==== SUPPLIED DATA
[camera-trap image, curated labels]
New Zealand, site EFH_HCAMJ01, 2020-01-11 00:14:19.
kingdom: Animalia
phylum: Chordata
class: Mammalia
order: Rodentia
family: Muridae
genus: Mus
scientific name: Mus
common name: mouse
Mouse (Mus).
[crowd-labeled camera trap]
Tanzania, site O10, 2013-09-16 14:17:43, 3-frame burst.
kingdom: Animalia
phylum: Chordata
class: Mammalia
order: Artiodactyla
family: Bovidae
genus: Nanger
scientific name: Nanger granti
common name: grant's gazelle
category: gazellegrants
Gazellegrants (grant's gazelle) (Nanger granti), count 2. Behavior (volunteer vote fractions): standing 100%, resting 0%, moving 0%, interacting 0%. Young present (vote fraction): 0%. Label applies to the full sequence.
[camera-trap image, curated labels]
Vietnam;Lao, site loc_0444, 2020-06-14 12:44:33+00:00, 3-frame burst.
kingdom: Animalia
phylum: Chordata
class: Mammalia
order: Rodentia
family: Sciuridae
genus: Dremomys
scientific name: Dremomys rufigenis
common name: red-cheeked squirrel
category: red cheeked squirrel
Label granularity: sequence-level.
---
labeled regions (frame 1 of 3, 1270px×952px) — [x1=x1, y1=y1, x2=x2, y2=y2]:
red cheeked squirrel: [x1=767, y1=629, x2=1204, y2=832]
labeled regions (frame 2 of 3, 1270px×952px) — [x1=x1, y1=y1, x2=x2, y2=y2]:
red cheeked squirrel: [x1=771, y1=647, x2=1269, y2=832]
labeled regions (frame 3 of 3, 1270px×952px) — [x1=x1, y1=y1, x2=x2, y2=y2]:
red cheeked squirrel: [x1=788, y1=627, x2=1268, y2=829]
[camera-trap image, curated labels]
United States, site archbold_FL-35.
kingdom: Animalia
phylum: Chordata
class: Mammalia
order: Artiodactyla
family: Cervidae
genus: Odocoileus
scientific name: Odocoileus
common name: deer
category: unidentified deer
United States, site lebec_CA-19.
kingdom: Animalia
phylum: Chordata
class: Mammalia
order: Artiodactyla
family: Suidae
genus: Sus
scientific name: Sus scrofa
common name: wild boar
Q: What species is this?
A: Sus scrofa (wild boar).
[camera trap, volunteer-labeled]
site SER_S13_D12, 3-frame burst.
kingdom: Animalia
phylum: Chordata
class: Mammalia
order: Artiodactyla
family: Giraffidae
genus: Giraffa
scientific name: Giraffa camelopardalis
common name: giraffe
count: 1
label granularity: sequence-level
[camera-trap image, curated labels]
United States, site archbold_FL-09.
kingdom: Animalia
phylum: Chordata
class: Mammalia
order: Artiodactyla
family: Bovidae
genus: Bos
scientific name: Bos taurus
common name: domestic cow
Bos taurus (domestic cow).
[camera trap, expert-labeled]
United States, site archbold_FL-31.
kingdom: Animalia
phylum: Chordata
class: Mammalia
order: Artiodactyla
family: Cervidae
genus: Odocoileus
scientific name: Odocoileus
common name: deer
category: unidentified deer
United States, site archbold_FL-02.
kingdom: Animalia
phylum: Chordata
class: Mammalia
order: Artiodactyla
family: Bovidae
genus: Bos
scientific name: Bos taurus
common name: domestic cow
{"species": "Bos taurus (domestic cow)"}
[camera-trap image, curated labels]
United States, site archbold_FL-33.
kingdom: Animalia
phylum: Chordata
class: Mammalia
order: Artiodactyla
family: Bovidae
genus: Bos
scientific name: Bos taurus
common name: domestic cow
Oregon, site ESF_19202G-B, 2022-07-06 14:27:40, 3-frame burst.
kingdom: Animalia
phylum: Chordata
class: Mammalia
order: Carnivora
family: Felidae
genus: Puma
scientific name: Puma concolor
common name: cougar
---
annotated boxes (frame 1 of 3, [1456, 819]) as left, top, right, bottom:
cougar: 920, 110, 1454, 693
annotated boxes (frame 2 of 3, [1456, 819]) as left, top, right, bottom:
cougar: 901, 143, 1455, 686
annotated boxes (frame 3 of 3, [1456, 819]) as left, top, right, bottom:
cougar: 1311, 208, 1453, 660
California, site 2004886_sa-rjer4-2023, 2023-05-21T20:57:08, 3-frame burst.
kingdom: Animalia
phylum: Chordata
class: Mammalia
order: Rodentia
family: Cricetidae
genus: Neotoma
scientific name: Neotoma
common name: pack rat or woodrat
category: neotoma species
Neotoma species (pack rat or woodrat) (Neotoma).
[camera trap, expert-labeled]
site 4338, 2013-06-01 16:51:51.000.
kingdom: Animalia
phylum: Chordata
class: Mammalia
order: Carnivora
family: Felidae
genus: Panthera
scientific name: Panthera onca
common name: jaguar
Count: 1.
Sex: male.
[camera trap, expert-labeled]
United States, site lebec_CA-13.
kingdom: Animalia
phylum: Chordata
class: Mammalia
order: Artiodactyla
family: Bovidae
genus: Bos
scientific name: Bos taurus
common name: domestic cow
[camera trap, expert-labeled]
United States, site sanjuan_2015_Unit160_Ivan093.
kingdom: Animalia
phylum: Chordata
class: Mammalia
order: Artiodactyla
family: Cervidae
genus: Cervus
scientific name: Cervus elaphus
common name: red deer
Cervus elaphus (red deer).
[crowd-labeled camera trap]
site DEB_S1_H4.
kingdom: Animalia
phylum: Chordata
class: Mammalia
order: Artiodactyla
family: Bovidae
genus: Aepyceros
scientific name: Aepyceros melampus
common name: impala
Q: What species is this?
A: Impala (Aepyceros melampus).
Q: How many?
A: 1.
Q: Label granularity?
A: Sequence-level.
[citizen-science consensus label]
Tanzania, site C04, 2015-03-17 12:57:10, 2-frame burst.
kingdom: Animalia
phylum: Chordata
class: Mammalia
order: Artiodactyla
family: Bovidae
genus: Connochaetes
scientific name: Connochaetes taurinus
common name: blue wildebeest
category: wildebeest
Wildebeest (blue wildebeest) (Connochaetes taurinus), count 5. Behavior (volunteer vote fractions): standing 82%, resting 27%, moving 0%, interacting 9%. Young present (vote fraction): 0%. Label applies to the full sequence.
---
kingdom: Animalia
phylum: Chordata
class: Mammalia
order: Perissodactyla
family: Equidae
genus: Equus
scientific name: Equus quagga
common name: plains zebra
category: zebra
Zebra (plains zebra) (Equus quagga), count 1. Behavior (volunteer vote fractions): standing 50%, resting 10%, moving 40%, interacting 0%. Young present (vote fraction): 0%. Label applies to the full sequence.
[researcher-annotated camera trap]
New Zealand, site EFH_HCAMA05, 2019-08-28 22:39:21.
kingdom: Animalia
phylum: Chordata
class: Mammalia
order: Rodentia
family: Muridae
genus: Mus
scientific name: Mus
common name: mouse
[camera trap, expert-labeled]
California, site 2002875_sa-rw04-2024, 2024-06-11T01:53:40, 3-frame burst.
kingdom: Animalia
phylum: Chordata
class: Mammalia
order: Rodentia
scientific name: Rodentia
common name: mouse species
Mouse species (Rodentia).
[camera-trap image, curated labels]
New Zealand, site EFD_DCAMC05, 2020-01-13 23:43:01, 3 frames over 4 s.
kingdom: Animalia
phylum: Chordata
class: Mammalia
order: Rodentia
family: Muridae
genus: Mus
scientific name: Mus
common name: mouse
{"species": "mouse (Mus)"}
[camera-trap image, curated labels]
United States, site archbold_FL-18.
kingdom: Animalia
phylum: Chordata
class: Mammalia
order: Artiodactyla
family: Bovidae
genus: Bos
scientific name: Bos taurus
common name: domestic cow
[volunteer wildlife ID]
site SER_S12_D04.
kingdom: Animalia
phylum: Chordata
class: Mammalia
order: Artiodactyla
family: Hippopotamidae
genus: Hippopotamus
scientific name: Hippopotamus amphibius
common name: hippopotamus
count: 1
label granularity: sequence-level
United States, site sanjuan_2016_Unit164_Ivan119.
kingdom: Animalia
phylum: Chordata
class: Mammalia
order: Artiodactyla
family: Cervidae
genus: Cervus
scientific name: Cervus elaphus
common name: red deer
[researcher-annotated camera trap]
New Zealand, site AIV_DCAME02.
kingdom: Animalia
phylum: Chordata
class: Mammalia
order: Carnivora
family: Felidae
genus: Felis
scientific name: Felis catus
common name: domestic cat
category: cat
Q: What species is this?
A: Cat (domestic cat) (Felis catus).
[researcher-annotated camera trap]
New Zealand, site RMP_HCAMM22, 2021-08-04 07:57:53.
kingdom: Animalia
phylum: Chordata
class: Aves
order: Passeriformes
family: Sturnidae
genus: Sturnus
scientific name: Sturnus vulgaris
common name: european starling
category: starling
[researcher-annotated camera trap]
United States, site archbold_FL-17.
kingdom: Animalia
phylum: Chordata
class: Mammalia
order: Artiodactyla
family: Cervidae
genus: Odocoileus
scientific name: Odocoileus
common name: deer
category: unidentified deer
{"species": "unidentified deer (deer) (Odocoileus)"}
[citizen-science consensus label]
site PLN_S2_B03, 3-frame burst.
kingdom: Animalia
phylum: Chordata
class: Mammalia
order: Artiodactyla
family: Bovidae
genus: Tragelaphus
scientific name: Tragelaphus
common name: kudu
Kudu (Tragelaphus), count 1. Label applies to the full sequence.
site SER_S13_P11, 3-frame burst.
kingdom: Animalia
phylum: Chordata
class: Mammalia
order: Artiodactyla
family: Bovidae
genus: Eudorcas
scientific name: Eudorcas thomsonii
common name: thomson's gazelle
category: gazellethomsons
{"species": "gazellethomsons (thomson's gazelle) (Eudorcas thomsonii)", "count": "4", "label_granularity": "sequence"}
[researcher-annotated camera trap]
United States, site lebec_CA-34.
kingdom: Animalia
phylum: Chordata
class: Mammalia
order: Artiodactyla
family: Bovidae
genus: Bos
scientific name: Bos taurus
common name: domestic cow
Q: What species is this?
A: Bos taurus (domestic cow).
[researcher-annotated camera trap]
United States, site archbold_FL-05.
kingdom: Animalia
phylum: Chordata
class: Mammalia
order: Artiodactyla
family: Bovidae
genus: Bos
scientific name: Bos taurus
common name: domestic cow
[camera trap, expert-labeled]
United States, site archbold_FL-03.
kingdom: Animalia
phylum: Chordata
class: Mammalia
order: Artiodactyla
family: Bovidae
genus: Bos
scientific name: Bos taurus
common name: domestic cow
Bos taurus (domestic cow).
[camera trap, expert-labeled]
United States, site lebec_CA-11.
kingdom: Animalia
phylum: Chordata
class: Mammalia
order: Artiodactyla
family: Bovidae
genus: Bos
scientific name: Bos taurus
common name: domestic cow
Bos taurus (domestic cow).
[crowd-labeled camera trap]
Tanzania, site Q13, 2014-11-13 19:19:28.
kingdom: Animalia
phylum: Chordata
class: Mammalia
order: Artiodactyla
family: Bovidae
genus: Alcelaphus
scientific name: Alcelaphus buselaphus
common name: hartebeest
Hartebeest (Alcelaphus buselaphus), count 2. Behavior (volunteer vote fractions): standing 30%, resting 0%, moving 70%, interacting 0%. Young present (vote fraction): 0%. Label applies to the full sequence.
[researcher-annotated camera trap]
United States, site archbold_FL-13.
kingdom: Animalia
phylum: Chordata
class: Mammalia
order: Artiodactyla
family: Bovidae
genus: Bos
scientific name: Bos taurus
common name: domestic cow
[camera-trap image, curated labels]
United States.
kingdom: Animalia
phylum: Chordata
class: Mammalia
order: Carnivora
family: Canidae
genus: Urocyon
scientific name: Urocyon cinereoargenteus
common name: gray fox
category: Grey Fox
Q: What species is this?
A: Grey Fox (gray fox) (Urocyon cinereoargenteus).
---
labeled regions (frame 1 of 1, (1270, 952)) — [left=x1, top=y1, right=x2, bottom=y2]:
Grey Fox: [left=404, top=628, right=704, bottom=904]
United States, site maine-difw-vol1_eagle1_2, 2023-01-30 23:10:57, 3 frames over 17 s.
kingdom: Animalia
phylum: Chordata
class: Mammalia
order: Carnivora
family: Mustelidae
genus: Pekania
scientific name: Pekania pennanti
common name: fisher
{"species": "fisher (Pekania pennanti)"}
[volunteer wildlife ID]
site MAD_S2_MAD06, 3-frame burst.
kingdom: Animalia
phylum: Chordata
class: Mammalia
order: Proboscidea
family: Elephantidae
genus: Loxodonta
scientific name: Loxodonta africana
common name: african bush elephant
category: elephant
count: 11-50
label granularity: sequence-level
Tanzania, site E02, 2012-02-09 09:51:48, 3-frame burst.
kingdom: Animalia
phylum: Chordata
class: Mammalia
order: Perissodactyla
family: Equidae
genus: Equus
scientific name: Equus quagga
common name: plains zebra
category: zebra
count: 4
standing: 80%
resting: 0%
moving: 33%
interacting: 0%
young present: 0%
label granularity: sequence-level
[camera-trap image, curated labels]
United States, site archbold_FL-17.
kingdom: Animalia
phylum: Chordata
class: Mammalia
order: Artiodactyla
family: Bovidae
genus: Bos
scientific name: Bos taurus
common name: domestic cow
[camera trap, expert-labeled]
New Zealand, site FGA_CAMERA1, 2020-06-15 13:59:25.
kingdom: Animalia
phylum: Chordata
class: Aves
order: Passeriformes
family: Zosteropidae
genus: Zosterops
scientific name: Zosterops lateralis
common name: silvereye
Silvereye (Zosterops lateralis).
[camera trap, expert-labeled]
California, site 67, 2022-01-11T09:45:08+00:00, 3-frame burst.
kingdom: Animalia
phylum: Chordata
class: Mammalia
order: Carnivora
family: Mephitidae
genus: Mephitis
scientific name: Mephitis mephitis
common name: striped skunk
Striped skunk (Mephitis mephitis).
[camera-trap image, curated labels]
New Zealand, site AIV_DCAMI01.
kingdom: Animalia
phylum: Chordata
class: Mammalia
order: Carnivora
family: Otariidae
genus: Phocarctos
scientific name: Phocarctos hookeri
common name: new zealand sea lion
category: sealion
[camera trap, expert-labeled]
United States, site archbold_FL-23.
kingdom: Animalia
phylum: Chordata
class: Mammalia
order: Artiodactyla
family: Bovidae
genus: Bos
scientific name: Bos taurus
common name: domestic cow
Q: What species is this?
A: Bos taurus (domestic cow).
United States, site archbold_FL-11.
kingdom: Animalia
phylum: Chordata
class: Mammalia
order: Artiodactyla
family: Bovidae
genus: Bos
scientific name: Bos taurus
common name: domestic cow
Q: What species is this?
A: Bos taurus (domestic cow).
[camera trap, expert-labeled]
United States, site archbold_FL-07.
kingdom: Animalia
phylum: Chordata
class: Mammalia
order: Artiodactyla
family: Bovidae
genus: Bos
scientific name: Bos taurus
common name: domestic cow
========
— PROBLEM TO WORK ON —
Only the lines containing "thomsonii" are needed; copy each of them from the data.

— ANSWER TO THE PROBLEM —
scientific name: Eudorcas thomsonii
{"species": "gazellethomsons (thomson's gazelle) (Eudorcas thomsonii)", "count": "4", "label_granularity": "sequence"}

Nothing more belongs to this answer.